Да, о себе в этой книге много. Иногда самоиронично («общаться с ней было — как будто возиться с неизолированными проводами: может, и не замкнет, но все время опасаешься этого и не расслабляешься»), иногда — с субъективной страстностью и обидой. Так написан последний, автобиографичный рассказ сборника «Школа как школа». Повествование о советском детстве становится рефлексией о судьбе, где образ школы отражает и время, и страну, и историю личности: «О школе для меня задумались, когда я вылезла из пелёнок. Ведь я была пятым поколением семьи, сознательно выбравшей город и образование ещё при Александре II!» Семейное воспитание было строгим: «Перед первым сентября дедушка — главный человек моей жизни, которому я обязана своими жизненными принципами, сегодня архаичными и нелепыми, даёт мне важные наставления. Они простые: надо исполнять свой долг перед страной, хорошо учиться, слушаться старших, не перечить учителям, не ссориться с ровесниками и не обижать их — тогда никто не обидит и меня. На обиды не обращать внимания, тогда задиры отстанут». Затем приходит время столкновения с миром и переосмысления казавшихся незыблемыми принципов. Столкновение характера и мира — вечно захватывающая коллизия. Кто победит? С какими потерями или обретениями выйдет герой из боя? Автор до сих пор ведет его, этот бой, начатый когда-то давно: «“Русак” посоветовал маме: — Не давайте вашей дочери много читать, она выражается слишком книжным языком, её никто не понимает! Надо мной за начитанность смеялись даже отличницы». Стилистические затруднения, связанные с книжностью языка, Е. Сафронова испытывает и сейчас, зато теперь имеет возможность со страниц книги хорошенько врезать обидчицам: «её ровесницы, пустышки, бравшие лишь красотой, давно уже вышли в тираж, не говоря уж о том, что ни одна из них карьеры не сделала круче заведующей детской библиотекой».

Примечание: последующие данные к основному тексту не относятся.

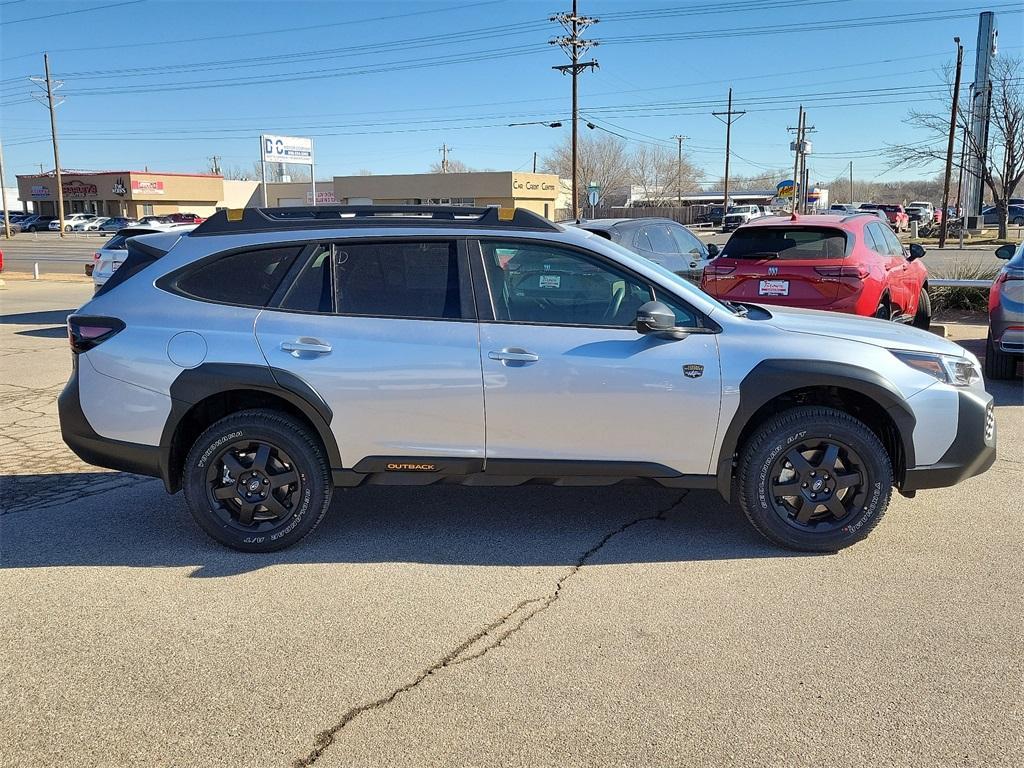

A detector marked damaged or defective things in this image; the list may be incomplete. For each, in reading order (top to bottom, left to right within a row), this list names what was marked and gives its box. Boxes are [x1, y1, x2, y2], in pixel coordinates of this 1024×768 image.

crack in asphalt [288, 493, 688, 768]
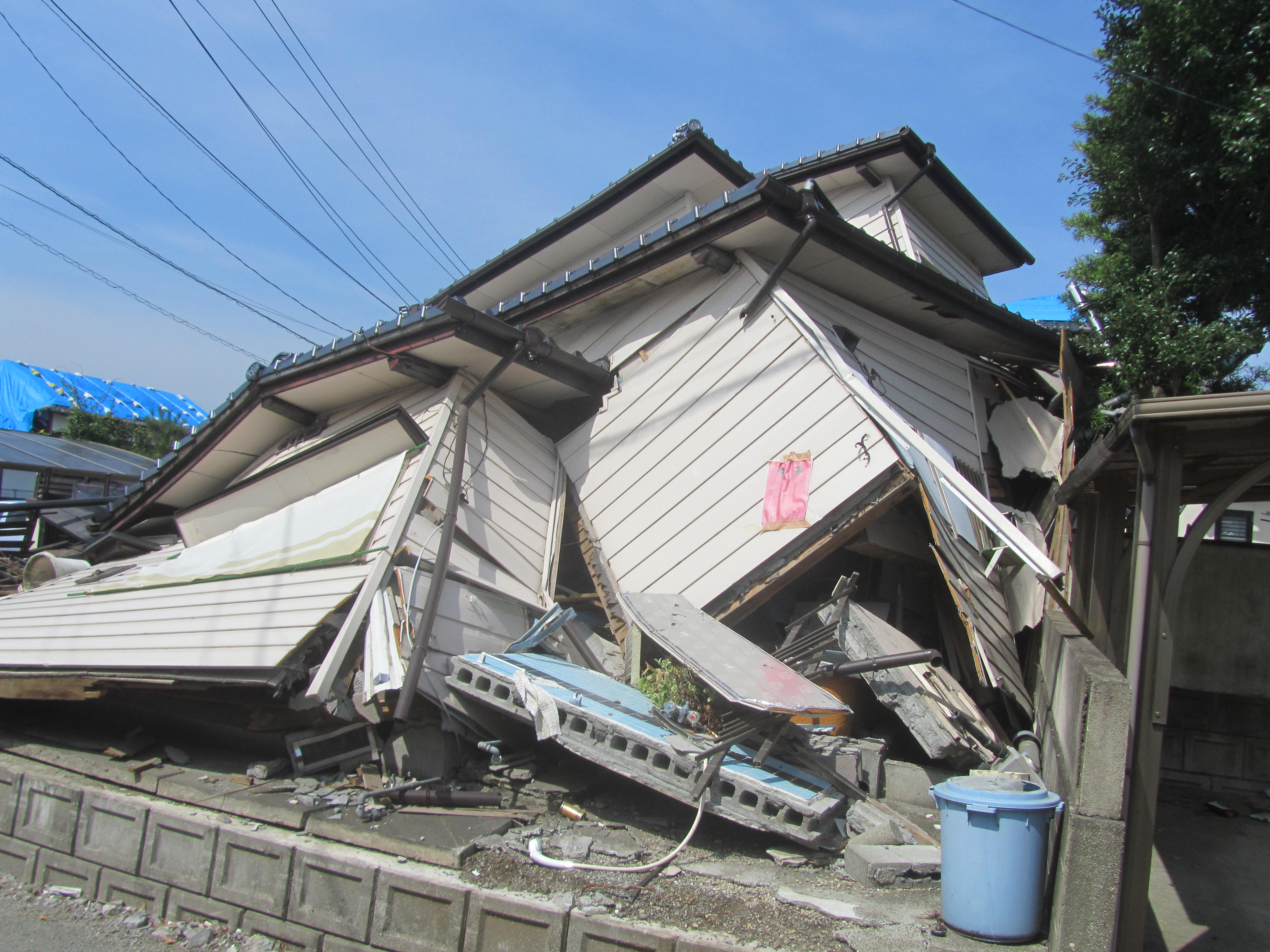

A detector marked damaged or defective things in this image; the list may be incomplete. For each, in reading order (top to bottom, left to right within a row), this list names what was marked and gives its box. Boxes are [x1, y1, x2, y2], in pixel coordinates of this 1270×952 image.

bent metal pole [393, 338, 520, 715]
earthquake damage [0, 122, 1087, 940]
broken concrete block [842, 842, 941, 889]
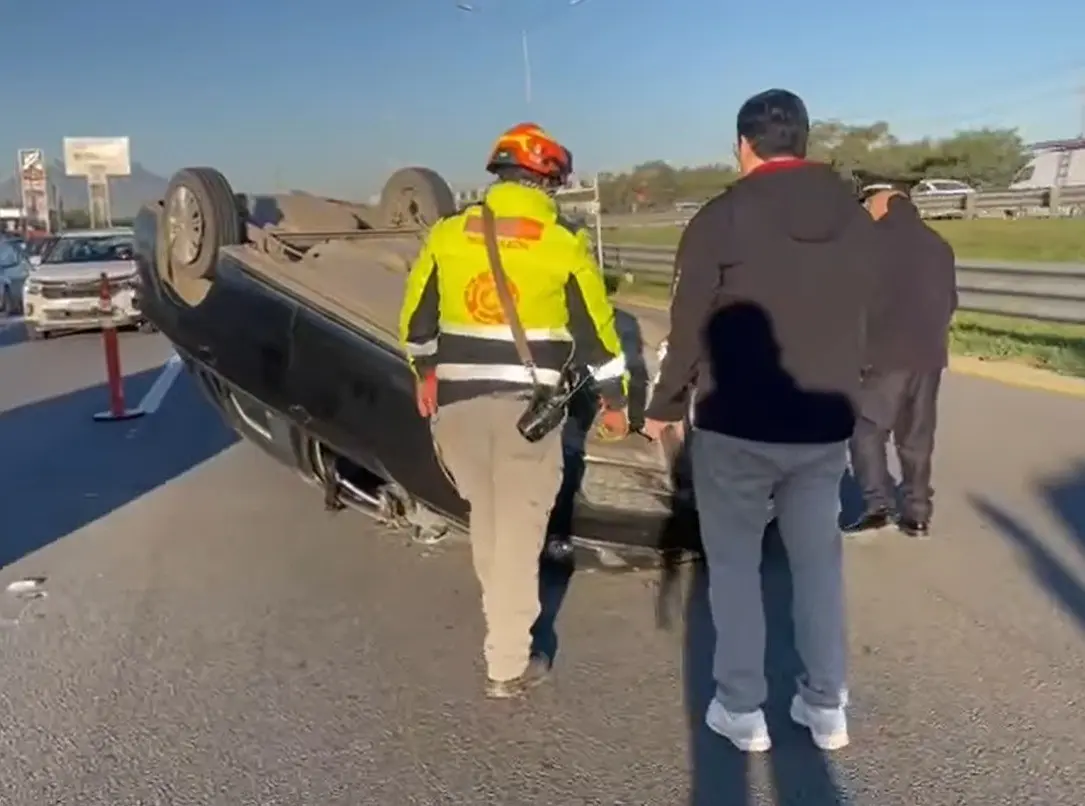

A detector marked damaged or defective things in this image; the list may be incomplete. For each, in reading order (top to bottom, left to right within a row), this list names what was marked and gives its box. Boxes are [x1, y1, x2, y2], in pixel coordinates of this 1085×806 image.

overturned black car [132, 166, 704, 568]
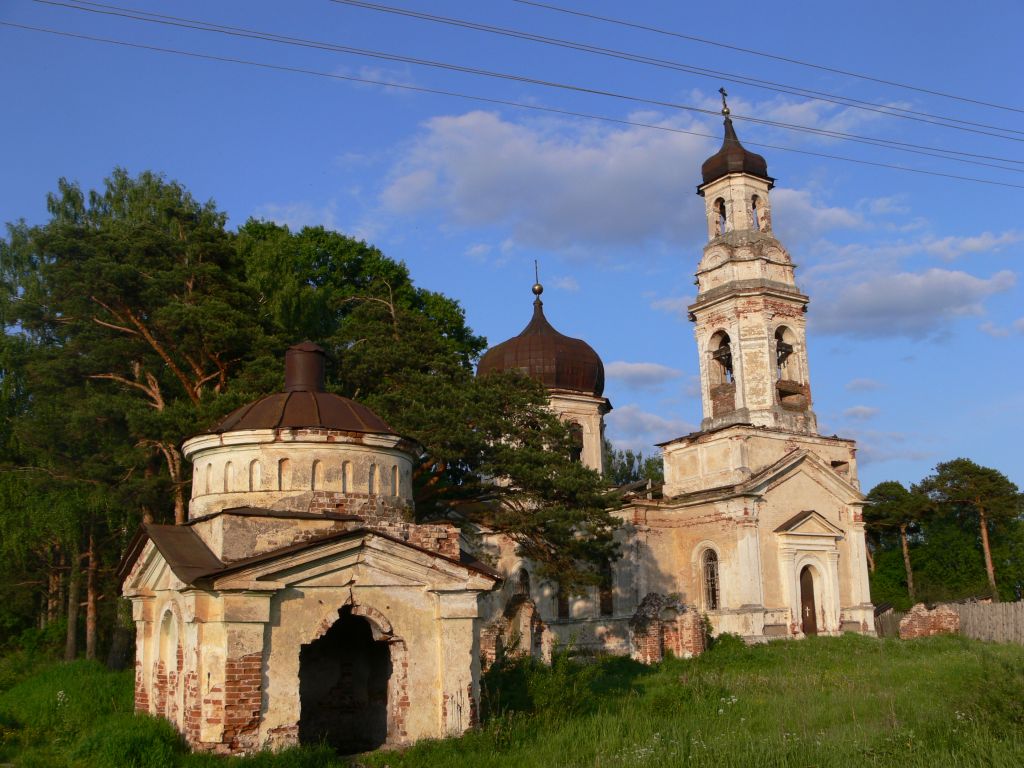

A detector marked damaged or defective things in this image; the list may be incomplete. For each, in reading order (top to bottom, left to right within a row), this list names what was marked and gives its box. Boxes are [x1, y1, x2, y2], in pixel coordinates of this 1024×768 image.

Собрать самооценку из обломков сложно, если детство было таким: грубость и жёсткость, выдаваемые за прямоту, нелюбовь, принимаемая за заботу. От этого — самолюбие лирической героини Е. Сафроновой: «Она не зря считала себя умной и способной деловой женщиной, «сделавшей саму себя» лишь благодаря тому, что у неё были отличные мозги в приличном оформлении» («Современная сказка»). И от этого же — внутренняя сила и психологическая глубина текста. В сочетании с наблюдательностью и остроумием это дает мощный сатирический заряд. Когда автору удается диссоциироваться от личного, на первый план выходит веселый и убийственный юмор. История проститутки становится аллегорией на современную филологию: «Когда подружка университетская, Милка, сценарии строчит для сериалов, она что, не проституирует?.. Ещё как бедную Милку нагибают, даром что и шеф-редактор, и креативный продюсер — бабы. А когда одногруппник Фёдор в свой блог про политику ставит только то, что заказчик одобряет, — это как назвать?» («Бронетанковый аккорд») Непростые взаимоотношения с матерью раскрываются через образ бандерши: «Даше при взгляде на неё вечно отчего-то вспоминалась приговорка «Мама мыла раму» — наверное, потому, что рамой, которую нещадно мылят, рядом с мамой Даша ощущала себя». Наиболее сильная сторона прозы Е. Сафроновой — сатирическая. Недаром она признается: «Мой любимый с детства сатирический журнал “Крокодил”».
А настоящая сатира лирична, ведь глубина иронии — в самоиронии.
Плодородная почва таланта Сафроновой — сама жизнь, земная и грешная, живая и потешная. Тем более что хорошей сатиры, умной и психологичной (а не той, которая стёб и глум), сейчас как раз не хватает.